----- Excerpt to read

I exclaimed aloud. The endless complexities of the laws of these supposedly lawless people were too much for me. It was almost as bewildering as our own courts.
“Meantime,” said Perolli, “the chiefs have torn down this man’s house, and that would make it seem that they will reach some peaceful settlement.”
“Would it?” said I.
“Of course. For if they meant not to stop until they killed him they would not have destroyed his house. I think that they will hold another council and simply banish him from the tribe and from the mountains.”
“But if he does not go?”
“Oh, then, of course, they would really have to kill him. And of course they must kill him now, if they meet him. But as long as the man of Pultit is with him, they will try not to meet him.”
“So,” said I, “wherever there are laws there are ways of getting around them. And,” I continued, remembering, “these men of ours would have to be killing him now, if I were not here?”
“Certainly,” said Perolli. “Our Shala men would have to, because Shala is in blood with Shoshi, and this is a Shoshi man.”
“Even when his own chiefs are hunting him? Even if he were banished from the tribe?”
“Well, one doesn’t stop to ask that. He wears the Shoshi braiding on his trousers.”
“I see,” said I, and after we had rested and talked and smoked together for some time, the Shoshi man rose leisurely to go. The man of Pultit rose instantly, with him, and each cast a searching glance over the valley before them. Then they hitched more comfortably over their shoulders the woven woolen straps that held their rifles, ran an alert hand over the knives and pistols in their sashes, threw away the butts of their cigarettes.
“Long life to you,” they said, politely.
“And to you long life,” we responded. “Go on a smooth trail.”
In a moment the last glimpse of their heads had disappeared as they made their way down the steep path. The forest was very still, the sunlight on the wet rocks very golden, and for a hundred miles the mountains stretched into the distance, frozen waves of a sea of purple and gray and green and bronze brown, with foam of smoke-colored clouds floating on them. It was all very peaceful and beautiful, and we sang as we took the trail again, but for a long time, whenever the sharp bark of a rifle was answered by a hundred cliffs, I wondered. It was nothing, probably; some one firing his gun at the sky in sheer exuberance of spirit. It happens all the time, in these mountains.
It was on this day that we passed the Wood of the Ora, and, even though I had not heard the stories of them, I should have felt an uncanny sensation while going through that narrow, dark defile between gray cliffs. The trees stood thickly there, climbing the bowlder-strewn slope; they were cut, like all the trees of the mountains, to mere limbless stumps, and they were very old. They seemed for centuries to have writhed under the blows of the shepherds’ axes; they were contorted as if in pain; their few half-amputated branches were like mutilated arms. Beyond them rose rocks, perhaps five hundred feet high, evil-looking cliffs contorted like the trees, and these faced, above our heads, a smooth, sheer wall of tilted gray limestone that overhung the trail.
Our men stopped singing and Cheremi’s mirth-wrinkled face became solemn; his eyes were awed and listening. “The Wood of the Ora,” he said, in a hushed voice.

----------
----- Listed records

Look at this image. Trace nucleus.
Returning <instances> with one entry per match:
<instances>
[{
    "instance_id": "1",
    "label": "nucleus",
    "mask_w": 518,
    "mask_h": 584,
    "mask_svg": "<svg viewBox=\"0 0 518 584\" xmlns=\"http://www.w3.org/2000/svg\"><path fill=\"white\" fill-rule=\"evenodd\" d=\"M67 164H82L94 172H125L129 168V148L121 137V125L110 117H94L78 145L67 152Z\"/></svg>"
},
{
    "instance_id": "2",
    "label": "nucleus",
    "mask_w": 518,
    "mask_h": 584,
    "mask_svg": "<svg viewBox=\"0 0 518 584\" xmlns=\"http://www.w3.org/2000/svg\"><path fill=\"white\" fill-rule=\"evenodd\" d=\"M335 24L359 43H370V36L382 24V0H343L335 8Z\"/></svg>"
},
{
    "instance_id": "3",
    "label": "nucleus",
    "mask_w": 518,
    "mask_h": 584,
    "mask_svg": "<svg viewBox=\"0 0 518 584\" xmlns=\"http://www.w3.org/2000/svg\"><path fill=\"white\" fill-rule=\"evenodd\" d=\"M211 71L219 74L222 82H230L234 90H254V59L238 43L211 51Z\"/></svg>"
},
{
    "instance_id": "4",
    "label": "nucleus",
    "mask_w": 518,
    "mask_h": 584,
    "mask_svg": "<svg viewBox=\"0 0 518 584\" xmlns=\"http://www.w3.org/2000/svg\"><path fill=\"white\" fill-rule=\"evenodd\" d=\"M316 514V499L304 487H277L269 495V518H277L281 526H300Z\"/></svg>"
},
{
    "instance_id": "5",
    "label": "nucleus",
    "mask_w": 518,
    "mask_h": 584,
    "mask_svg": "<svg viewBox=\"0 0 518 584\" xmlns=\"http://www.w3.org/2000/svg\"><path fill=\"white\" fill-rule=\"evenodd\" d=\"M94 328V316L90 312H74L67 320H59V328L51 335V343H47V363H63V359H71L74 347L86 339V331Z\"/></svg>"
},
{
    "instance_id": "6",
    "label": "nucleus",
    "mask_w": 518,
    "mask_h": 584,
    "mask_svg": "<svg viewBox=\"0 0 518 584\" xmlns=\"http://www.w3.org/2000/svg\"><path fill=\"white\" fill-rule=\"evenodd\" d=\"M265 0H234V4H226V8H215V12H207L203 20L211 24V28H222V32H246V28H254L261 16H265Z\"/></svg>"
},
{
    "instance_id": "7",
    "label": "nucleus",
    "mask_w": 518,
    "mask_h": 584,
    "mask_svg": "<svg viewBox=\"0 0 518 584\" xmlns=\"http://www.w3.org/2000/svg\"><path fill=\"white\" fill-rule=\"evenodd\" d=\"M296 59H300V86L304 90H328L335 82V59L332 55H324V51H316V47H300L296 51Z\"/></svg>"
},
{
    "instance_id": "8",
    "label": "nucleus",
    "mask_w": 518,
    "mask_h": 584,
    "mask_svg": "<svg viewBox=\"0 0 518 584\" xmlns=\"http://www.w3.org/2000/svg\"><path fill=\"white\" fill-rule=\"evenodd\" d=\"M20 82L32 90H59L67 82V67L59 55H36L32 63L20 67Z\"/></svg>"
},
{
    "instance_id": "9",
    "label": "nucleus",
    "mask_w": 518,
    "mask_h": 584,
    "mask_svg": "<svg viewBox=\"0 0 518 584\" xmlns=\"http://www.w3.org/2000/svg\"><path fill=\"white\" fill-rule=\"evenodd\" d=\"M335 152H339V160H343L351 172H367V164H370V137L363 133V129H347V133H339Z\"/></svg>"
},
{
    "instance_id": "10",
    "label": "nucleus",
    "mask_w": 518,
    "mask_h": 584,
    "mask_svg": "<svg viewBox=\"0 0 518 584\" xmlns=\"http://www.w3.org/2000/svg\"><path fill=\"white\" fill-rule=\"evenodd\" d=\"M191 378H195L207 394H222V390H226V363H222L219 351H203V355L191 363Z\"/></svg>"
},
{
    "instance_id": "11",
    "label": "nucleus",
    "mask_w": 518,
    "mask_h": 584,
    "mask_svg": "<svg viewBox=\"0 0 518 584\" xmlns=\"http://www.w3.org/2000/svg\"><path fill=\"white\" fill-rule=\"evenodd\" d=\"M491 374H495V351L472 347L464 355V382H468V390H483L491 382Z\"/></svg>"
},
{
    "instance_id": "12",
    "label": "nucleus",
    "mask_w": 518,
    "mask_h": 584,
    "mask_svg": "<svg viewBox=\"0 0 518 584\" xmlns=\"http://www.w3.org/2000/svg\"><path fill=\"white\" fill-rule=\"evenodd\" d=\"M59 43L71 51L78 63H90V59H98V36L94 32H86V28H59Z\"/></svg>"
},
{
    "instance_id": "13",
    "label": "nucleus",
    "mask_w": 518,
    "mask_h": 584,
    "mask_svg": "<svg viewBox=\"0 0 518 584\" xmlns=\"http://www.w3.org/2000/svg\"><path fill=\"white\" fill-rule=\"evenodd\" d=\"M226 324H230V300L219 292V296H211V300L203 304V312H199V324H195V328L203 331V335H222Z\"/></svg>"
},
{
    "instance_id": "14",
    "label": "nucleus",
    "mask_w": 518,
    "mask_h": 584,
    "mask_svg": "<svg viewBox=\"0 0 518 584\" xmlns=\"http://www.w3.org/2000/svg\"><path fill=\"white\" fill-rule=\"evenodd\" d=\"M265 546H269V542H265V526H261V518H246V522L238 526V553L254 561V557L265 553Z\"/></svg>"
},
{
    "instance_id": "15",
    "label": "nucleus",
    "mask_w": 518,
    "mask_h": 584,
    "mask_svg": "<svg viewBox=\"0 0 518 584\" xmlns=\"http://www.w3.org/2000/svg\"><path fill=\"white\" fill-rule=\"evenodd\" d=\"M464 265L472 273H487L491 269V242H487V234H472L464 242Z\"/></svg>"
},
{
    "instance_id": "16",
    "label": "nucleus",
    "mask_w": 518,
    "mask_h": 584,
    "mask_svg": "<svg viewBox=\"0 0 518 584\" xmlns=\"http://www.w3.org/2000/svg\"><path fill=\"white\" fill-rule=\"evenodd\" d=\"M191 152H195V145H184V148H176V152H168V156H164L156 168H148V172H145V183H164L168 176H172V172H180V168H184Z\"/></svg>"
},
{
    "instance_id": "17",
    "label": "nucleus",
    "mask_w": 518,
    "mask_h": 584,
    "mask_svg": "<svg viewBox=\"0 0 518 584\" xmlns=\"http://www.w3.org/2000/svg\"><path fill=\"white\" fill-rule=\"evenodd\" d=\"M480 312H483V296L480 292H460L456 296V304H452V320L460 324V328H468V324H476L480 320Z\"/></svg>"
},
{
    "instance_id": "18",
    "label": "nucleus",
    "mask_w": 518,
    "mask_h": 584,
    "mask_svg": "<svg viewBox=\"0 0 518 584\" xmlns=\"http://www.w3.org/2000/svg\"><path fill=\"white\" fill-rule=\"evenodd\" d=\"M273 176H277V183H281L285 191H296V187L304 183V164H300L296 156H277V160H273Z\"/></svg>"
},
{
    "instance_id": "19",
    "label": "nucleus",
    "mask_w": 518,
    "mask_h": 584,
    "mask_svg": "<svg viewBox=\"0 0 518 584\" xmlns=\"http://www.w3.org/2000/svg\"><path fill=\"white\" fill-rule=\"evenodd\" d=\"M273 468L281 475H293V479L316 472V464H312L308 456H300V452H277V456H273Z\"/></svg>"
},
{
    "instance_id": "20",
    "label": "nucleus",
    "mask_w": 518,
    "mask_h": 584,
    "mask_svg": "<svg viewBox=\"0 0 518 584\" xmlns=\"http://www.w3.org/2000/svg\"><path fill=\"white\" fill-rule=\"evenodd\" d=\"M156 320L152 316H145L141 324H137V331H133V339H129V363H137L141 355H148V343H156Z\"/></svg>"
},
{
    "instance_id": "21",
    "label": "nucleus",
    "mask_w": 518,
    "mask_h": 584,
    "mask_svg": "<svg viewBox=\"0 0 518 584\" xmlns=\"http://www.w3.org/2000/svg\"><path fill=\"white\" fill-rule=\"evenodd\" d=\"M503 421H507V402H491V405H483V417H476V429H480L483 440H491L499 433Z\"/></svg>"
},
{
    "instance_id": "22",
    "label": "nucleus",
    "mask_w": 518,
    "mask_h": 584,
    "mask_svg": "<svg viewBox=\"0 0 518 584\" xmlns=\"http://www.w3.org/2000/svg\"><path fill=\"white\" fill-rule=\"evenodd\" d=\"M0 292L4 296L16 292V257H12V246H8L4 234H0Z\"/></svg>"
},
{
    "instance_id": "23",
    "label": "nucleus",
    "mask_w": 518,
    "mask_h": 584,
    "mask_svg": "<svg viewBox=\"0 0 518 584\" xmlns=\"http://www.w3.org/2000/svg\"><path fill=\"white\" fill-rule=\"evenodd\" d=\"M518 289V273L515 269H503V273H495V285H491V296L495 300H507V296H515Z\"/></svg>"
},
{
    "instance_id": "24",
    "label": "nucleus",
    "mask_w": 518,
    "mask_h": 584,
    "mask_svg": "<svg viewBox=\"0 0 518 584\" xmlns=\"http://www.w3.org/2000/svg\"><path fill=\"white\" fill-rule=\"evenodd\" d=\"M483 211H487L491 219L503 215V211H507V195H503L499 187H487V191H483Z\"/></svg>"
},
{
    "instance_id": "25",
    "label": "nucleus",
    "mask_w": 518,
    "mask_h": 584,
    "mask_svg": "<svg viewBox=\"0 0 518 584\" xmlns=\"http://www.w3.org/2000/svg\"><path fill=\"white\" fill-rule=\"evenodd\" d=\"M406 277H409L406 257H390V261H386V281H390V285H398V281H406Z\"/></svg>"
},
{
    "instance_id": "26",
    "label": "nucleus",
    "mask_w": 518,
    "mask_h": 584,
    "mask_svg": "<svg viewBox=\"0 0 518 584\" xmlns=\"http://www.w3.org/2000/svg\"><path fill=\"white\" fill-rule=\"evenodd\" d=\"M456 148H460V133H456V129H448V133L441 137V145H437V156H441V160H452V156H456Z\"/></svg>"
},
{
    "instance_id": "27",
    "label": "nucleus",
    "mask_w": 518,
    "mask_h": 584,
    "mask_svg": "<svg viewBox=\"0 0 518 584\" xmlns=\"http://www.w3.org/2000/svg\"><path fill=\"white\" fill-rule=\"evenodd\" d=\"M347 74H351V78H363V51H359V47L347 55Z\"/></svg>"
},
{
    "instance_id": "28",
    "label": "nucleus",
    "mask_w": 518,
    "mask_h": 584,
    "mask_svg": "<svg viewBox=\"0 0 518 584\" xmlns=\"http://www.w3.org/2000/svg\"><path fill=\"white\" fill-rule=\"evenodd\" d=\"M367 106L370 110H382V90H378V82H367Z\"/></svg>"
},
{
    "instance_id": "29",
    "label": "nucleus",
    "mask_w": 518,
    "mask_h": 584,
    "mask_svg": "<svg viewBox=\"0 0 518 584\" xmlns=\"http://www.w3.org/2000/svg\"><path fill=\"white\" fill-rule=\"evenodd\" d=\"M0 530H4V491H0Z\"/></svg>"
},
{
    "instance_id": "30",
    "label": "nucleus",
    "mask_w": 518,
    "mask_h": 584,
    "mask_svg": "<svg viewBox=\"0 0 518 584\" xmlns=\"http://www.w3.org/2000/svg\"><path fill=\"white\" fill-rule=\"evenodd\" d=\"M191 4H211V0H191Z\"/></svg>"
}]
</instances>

----------

◆ Required tasks:
• a. How would you put "It was almost as bewildering as our own courts." from the mountain excerpt into Spanish?
• b. In the mountain excerpt, what does the passage from "I exclaimed aloud." up to and including "our own courts." read like if you substitute "tribunals" for "courts"?
Work only from the excerpt above and leave the data aside.

◆ The answers:
• a. Era casi tan desconcertante como nuestros propios tribunales.

• b.
I exclaimed aloud. The endless complexities of the laws of these supposedly lawless people were too much for me. It was almost as bewildering as our own tribunals.